Stored data entries:
☆ ☆ ☆
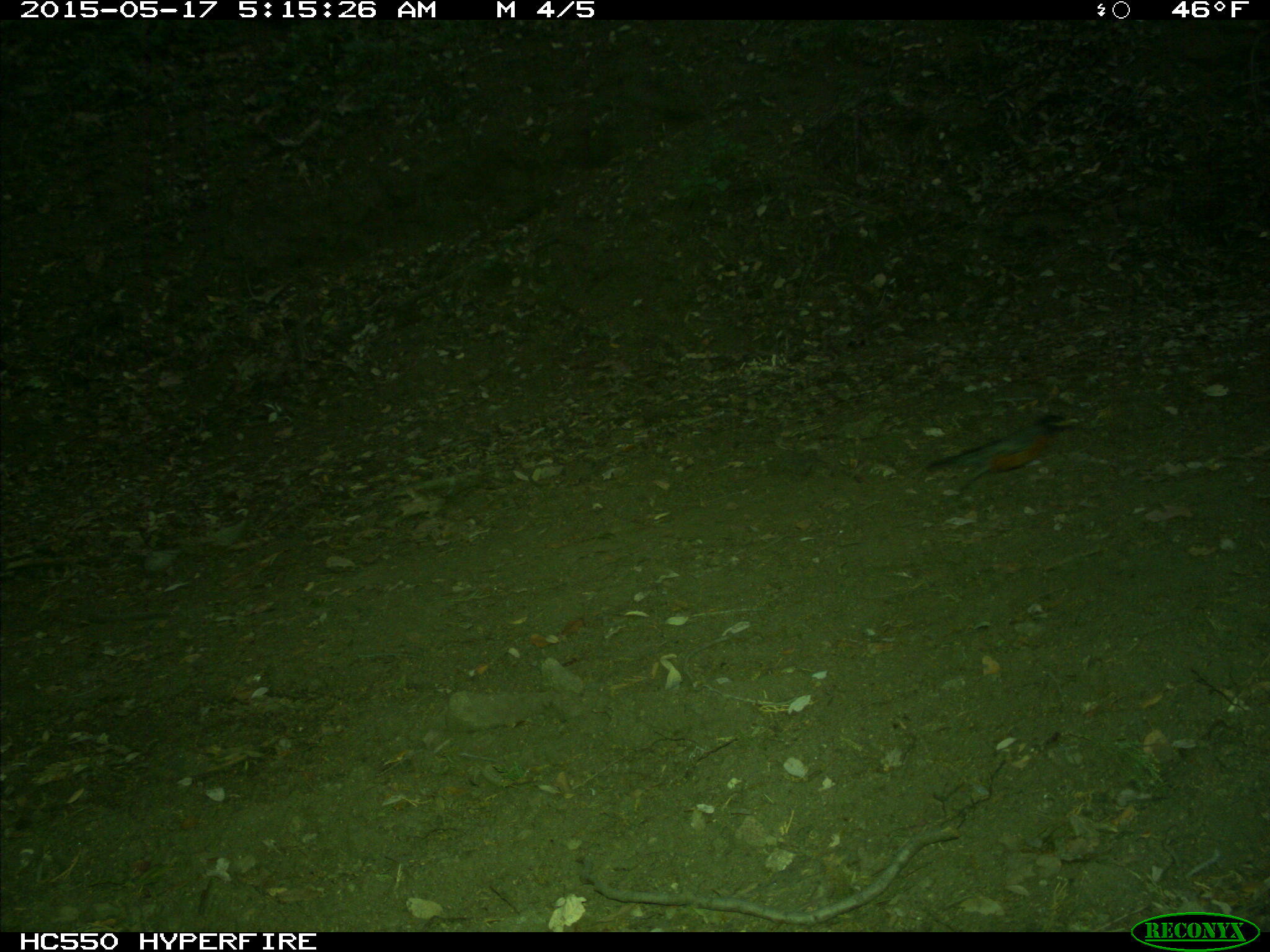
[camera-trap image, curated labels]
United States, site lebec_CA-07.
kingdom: Animalia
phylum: Chordata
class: Aves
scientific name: Aves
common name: birds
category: unidentified bird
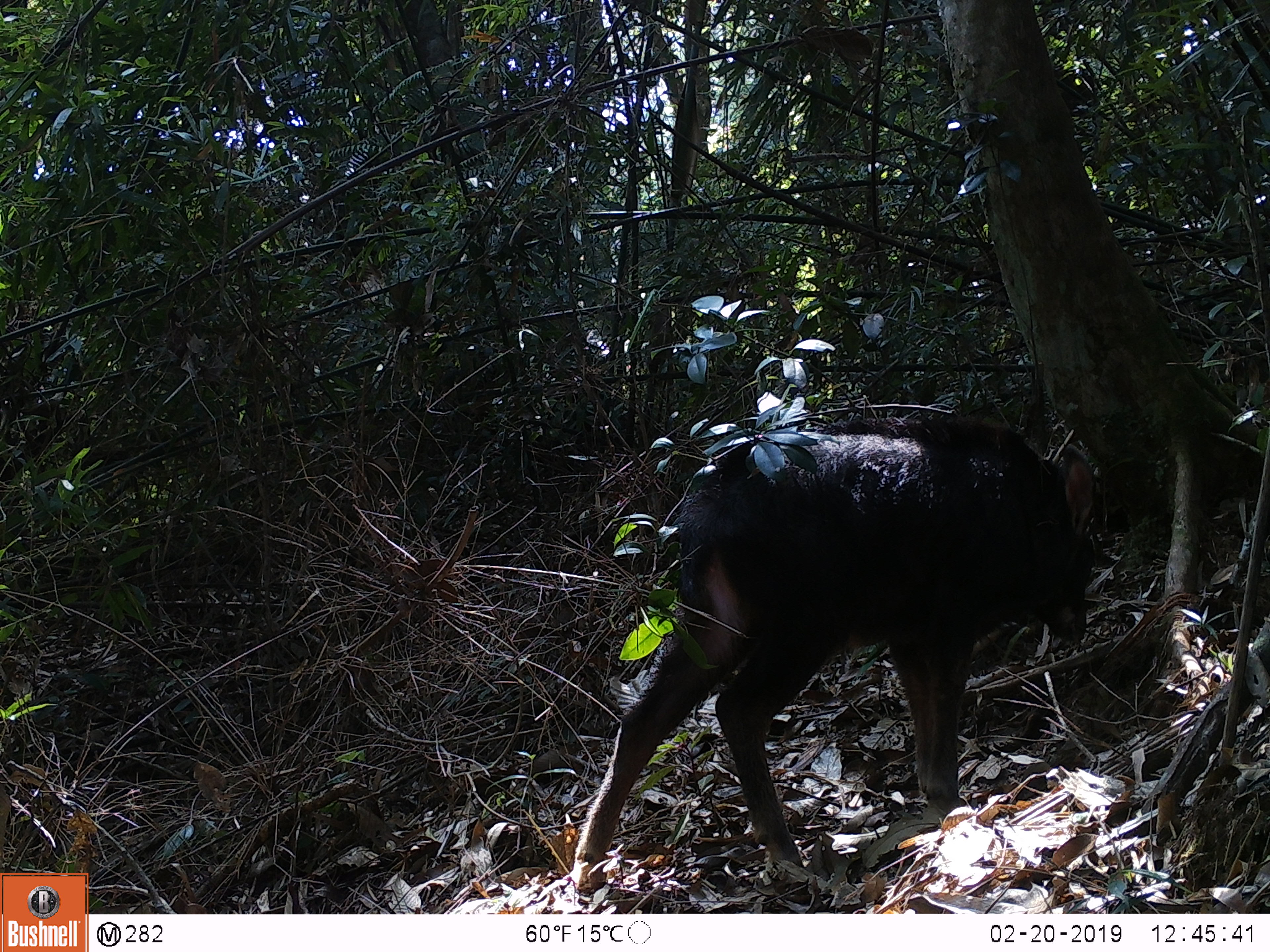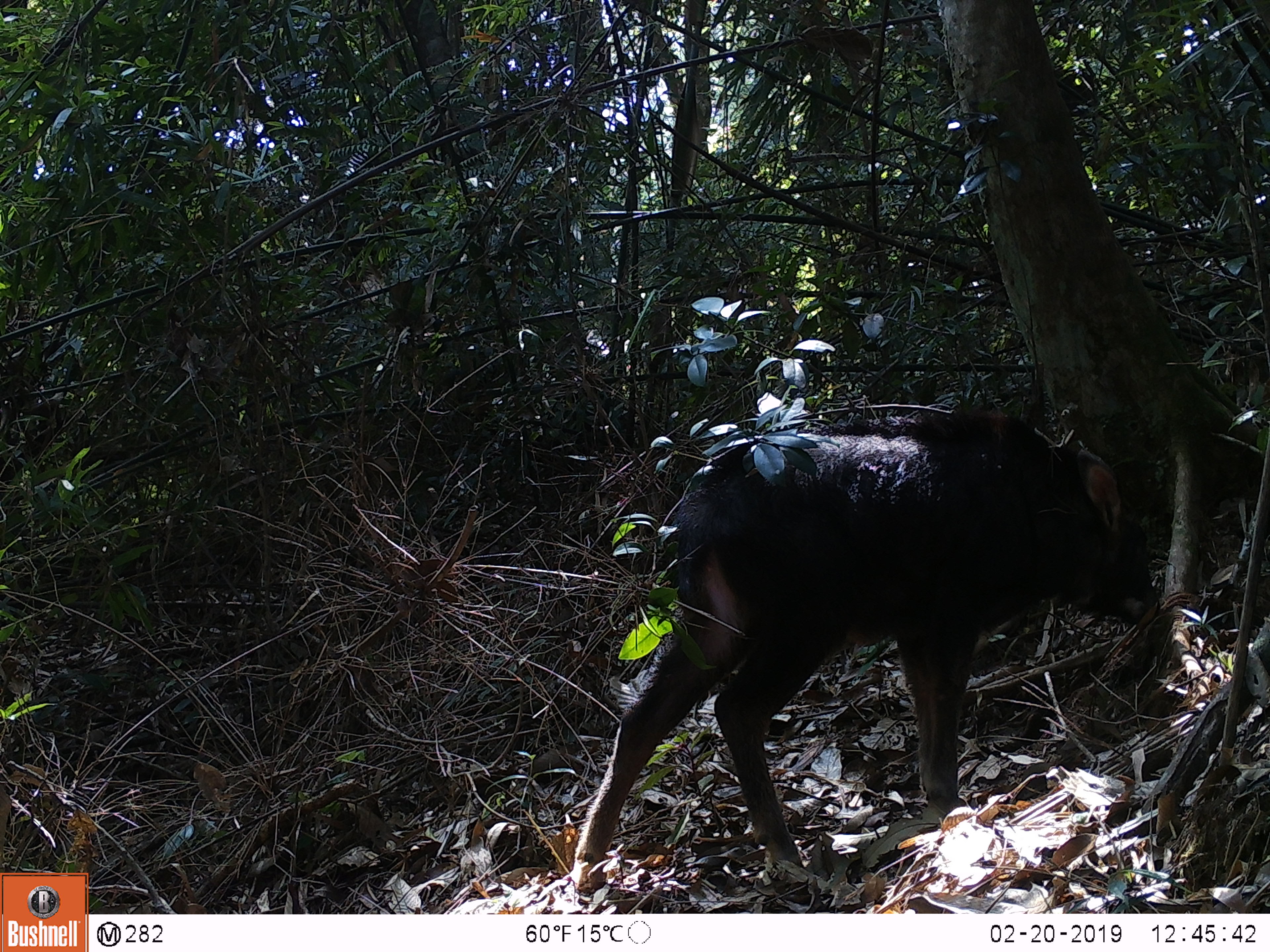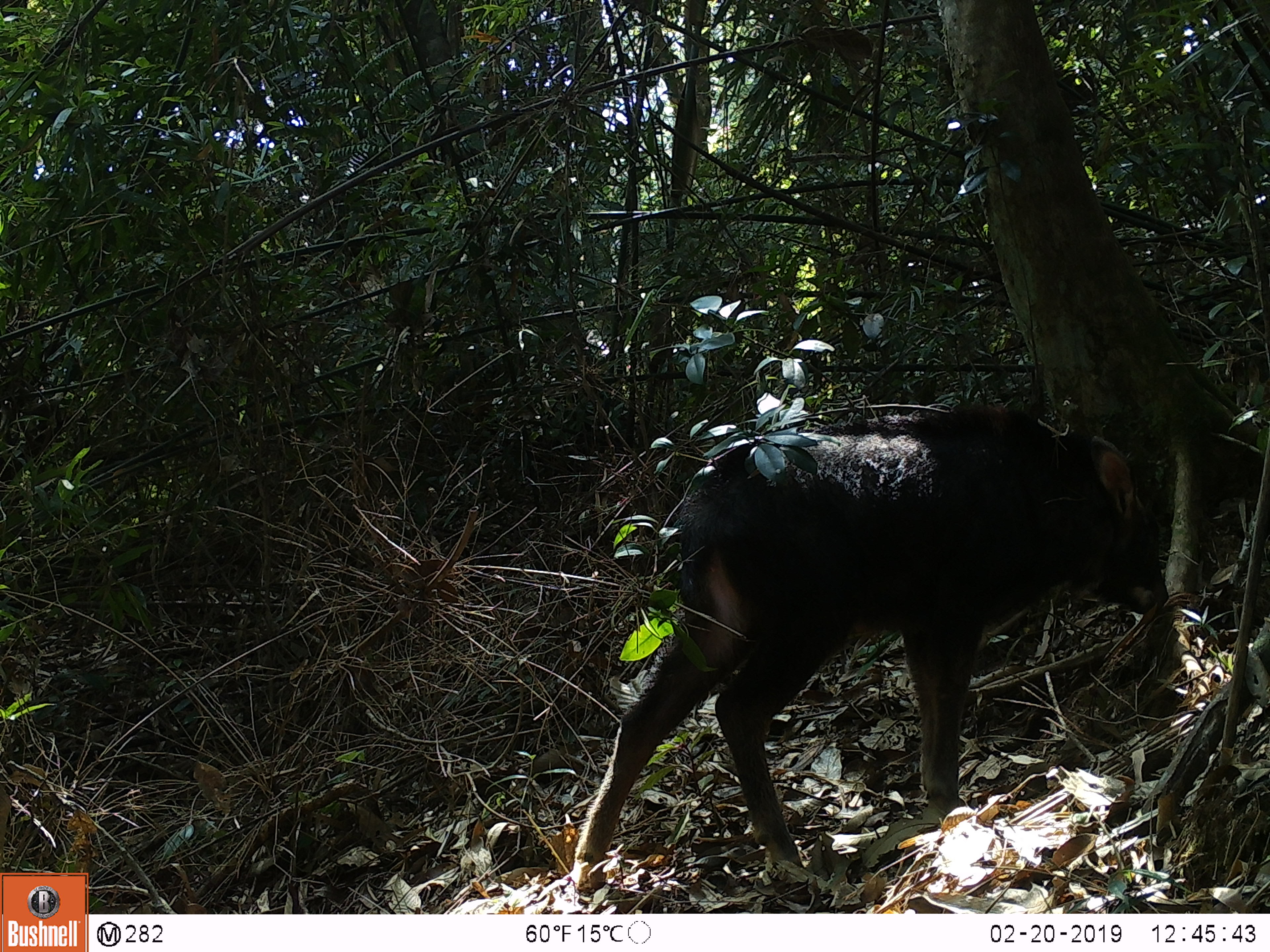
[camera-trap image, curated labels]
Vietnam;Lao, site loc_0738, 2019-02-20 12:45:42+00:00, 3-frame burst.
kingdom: Animalia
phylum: Chordata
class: Mammalia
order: Artiodactyla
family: Bovidae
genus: Capricornis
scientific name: Capricornis sumatraensis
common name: chinese serow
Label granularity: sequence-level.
☆ ☆ ☆
Please retype every record exactly, leaving the pictures out.

[camera-trap image, curated labels]
United States, site lebec_CA-07.
kingdom: Animalia
phylum: Chordata
class: Aves
scientific name: Aves
common name: birds
category: unidentified bird
[camera-trap image, curated labels]
Vietnam;Lao, site loc_0738, 2019-02-20 12:45:42+00:00, 3-frame burst.
kingdom: Animalia
phylum: Chordata
class: Mammalia
order: Artiodactyla
family: Bovidae
genus: Capricornis
scientific name: Capricornis sumatraensis
common name: chinese serow
Label granularity: sequence-level.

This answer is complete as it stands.